MotoGP » 25 August 2006
Q&A: Junichi Kawajiri - Bridgestone.
Last Sunday's Czech Republic Grand Prix was dominated by Loris Capirossi, who took his Bridgestone shod factory Ducati to its second victory of the 2006 MotoGP season.
Capirossi's first victory of the year was 11 rounds earlier at the Jerez season-opener and Bridgestone riders had been off the podium for the three rounds prior to Brno. However, the next three races - at Sepang, Phillip Islands and Motegi - are also expected to favour Ducati and Bridgestone, with Capirossi still holding a slim chance of the championship.

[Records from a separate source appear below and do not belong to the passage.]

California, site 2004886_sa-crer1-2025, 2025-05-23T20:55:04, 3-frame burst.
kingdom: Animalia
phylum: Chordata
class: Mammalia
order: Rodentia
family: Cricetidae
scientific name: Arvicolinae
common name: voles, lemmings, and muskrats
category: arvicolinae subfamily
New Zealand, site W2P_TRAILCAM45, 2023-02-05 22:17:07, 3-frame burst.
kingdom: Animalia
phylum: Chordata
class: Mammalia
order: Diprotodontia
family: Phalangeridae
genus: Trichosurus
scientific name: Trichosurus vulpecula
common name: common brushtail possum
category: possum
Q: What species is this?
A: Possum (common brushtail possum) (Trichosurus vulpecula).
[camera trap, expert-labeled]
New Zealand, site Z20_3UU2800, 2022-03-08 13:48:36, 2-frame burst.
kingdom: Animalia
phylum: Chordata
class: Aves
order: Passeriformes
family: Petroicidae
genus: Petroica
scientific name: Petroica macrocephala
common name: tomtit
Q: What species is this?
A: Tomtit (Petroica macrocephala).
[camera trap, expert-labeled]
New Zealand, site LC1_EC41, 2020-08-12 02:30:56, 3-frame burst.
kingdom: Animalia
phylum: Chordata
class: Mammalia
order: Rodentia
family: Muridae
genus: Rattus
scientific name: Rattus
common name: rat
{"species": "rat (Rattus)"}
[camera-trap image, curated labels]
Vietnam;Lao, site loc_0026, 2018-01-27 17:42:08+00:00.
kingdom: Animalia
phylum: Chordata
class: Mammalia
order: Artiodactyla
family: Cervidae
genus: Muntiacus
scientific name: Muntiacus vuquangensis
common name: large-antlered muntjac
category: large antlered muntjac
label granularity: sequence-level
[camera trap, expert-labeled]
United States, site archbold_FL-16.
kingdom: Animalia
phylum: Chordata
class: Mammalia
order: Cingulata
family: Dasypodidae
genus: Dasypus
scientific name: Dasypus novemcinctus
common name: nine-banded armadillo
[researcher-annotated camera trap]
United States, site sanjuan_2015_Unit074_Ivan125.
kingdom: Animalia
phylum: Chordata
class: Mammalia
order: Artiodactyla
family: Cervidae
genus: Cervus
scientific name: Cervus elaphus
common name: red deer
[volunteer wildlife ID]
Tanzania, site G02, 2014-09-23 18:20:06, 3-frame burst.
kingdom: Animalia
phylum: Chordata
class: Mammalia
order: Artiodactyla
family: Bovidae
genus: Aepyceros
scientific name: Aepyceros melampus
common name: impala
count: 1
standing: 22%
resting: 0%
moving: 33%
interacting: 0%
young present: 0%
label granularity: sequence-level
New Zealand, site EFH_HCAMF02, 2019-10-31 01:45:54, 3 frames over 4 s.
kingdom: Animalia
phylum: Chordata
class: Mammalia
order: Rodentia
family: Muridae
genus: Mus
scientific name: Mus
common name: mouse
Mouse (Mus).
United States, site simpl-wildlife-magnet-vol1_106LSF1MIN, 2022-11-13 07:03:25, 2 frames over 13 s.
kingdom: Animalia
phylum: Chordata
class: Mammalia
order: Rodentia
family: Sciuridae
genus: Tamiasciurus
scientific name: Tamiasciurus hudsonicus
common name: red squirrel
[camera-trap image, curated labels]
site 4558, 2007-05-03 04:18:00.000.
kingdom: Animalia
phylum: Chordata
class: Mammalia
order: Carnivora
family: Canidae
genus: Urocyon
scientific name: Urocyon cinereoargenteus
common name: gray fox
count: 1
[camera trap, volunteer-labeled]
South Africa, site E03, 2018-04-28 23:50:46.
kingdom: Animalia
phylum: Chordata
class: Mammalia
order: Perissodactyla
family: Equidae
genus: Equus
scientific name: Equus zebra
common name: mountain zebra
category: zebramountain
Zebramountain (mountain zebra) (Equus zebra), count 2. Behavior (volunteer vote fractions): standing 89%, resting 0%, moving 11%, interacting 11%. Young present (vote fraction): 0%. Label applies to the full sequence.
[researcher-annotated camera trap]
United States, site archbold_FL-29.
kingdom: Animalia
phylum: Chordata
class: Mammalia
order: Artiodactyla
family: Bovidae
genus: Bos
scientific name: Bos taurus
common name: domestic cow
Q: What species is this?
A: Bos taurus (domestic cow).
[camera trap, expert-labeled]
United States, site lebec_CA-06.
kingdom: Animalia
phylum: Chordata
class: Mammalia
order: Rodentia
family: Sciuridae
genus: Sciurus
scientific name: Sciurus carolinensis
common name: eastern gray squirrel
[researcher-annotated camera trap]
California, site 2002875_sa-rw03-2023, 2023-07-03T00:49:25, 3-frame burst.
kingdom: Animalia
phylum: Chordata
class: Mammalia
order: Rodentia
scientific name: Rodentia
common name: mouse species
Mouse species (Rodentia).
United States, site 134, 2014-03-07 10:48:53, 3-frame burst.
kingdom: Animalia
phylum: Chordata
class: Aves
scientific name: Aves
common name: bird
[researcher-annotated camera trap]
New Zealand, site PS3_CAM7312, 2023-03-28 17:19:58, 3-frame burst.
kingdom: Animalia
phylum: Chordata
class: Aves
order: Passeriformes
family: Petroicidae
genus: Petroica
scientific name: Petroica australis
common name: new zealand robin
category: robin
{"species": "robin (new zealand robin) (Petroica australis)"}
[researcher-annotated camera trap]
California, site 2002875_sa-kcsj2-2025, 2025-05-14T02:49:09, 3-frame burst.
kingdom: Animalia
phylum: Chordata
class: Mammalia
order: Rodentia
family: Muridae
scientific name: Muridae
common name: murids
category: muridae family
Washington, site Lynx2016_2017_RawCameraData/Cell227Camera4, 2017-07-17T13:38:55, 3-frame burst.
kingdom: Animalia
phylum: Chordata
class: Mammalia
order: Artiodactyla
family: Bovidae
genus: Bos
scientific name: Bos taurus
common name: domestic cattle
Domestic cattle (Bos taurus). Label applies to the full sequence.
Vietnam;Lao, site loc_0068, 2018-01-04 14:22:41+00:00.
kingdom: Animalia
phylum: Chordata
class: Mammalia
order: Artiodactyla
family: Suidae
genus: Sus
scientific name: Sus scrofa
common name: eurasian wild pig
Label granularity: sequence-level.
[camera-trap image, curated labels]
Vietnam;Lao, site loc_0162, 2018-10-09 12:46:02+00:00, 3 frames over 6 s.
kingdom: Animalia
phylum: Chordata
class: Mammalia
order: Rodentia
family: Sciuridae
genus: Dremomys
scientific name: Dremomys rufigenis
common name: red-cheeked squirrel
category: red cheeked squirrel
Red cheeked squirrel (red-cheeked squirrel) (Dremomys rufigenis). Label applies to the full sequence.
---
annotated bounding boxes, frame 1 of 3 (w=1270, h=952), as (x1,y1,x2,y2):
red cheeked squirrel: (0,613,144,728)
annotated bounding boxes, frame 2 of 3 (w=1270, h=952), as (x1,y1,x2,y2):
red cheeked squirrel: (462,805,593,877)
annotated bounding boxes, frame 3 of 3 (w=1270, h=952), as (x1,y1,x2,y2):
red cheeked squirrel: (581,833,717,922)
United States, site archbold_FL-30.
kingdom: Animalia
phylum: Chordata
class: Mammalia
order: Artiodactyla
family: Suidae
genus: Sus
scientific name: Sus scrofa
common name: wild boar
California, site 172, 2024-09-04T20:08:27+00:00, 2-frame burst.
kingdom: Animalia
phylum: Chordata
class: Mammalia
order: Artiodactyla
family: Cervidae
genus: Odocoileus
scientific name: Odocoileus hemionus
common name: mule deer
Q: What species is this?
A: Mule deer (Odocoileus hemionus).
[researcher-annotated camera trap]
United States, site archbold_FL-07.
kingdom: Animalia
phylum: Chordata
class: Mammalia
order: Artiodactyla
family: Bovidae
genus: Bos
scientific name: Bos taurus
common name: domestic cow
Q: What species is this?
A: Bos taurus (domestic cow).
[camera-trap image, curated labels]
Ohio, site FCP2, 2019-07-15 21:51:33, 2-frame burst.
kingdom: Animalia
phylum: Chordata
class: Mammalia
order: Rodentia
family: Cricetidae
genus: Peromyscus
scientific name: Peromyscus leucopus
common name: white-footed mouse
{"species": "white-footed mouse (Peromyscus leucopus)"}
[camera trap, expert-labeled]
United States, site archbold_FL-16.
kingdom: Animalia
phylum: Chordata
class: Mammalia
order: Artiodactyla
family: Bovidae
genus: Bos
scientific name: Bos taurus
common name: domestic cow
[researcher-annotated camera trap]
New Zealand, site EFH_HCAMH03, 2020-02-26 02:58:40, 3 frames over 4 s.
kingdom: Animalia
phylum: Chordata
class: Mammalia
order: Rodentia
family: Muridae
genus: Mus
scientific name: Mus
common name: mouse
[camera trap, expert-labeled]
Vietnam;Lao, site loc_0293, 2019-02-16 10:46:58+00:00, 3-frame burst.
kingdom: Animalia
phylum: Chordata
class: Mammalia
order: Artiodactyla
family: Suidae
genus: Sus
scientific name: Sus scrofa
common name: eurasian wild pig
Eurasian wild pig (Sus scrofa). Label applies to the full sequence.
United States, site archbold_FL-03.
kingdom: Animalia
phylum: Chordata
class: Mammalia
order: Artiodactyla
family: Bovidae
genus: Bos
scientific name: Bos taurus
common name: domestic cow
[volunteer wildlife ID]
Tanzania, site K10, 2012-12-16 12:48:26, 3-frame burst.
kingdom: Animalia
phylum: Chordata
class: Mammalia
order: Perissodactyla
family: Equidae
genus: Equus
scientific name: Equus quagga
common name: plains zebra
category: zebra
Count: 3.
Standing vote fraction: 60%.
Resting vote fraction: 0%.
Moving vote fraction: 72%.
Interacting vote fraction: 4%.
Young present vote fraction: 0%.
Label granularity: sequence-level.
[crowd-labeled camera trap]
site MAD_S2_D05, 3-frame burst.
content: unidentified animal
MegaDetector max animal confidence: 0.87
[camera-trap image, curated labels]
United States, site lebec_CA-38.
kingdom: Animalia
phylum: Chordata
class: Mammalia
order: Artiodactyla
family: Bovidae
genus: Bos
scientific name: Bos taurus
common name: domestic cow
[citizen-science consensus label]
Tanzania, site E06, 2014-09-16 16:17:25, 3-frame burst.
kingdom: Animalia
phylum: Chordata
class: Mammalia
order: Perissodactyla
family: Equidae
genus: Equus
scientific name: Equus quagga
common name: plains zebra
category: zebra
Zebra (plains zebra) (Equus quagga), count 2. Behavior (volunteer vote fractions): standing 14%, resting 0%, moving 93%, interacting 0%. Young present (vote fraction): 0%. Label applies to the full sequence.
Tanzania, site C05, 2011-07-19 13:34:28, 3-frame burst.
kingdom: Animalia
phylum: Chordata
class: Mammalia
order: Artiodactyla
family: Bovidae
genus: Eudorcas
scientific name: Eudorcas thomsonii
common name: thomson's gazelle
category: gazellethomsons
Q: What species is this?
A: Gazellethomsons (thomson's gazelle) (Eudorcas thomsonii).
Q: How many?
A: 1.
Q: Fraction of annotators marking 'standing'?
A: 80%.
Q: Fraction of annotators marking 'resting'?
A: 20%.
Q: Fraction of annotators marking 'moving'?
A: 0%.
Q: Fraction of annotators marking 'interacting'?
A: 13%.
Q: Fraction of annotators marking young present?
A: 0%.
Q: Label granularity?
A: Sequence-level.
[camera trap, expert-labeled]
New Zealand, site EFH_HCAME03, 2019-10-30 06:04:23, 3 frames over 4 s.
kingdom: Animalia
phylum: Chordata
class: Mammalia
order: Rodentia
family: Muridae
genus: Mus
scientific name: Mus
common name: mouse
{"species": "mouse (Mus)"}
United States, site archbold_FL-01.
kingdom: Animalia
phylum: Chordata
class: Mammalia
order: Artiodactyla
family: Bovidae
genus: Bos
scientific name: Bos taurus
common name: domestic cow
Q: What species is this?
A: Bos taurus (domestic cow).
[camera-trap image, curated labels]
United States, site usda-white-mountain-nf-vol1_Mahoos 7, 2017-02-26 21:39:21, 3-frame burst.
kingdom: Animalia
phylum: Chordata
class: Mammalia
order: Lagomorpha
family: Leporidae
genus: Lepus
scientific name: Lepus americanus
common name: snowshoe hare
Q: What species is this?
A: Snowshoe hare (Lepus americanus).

Meanwhile, Kawasaki will be seeking their second podium of the season in the remaining five rounds, with Rizla Suzuki still to break into the 2006 top three - despite taking three pole positions to date.
Here, Bridgestone's Junichi Kawajiri reviews the Czech Republic Grand Prix weekend and looks ahead to September's trio of flyaway events in Malaysia, Australia and Japan...
Were you surprised at the competitiveness of the Ducati-Bridgestone package in Brno?
Brno has always been a favoured track for Ducati with successive top five finishes, including a close second place with Loris last year. It is also a circuit that suits Bridgestone's range of tyres with the relatively mid-high grip asphalt playing to our strengths. We were optimistic for a strong result coming into the weekend, but the dominance demonstrated by Loris in the race was beyond all our expectations.
But how much of that success is attributable to the tyres?
Results are never attributable to one factor. There can, of course, be occasions where one part of the package plays a bigger role. Brno is a technical track and that places a greater emphasis on the set-up of the bike in unison with the tyres. Consequently we had to work intensively with our three teams in each of the practice sessions to help them select a tyre that best worked with the set-up of their bikes. By Saturday, we had found one particular specification that showed a higher level of competitiveness and it was this specification that was ultimately used by all six Bridgestone riders in the race.
How effective were the new generation of compounds?
We utilised the three-week break between Laguna Seca and Brno to produce a new family of compounds as part of our preparation for the remaining races of the season. We tried these tyres in free practice on Friday to evaluate their suitability for the race and found some good immediate results, particularly with the Kawasakis. The nature of the Brno circuit, however, favoured an alternative specification, which had been developed for the Czech Republic race based on our experience and analysis of previous GPs. I think the success of this more Brno-friendly tyre in the race underlines how we are putting into practice all that we have learned over the last four seasons.
Why were the Ducatis so much more competitive than other Bridgestone-shod teams?
I think each of our teams did a fantastic job and all three were able to finish with one bike in the top eight, which is a fine achievement. I think it is fair to say that Kawasaki has never really enjoyed this circuit, but Shinya Nakano crossed the line just a fraction behind John Hopkins' Suzuki and both were only a couple of seconds from fourth place. Ducati's approach to the weekend was to focus on long runs and bike set-up. Loris completed in excess of race distance on his chosen tyre in practice and was able to lap consistently and competitively. He was in a class of his own all weekend.”
Were you disappointed to miss out on pole position in qualifying?
Loris's qualifying time was 1.1 seconds quicker than the pole record from last year. The fact that eleven riders qualified with a quicker time than 2005 pole really shows the year-on-year improvement made by teams and tyre manufacturers. It was disappointing to miss out on pole in the closing minutes of the session, but we were confident in our race pace and durability and that's what counts.
Does the Brno win hint at a Bridgestone renaissance in the coming races?
We certainly hope to use this win to build up momentum in the three intercontinental races in Malaysia, Australia and Japan. They are circuits where we have enjoyed previous success. We won in Malaysia and Japan last year with Loris, so we are out to defend our success there. Ducati also scored a podium in Philip Island in 2005 with Carlos Checa, but we are not getting complacent. We know the championship is tough this year and are not taking anything for granted. We have two wins this year but we want more and are working hard for them.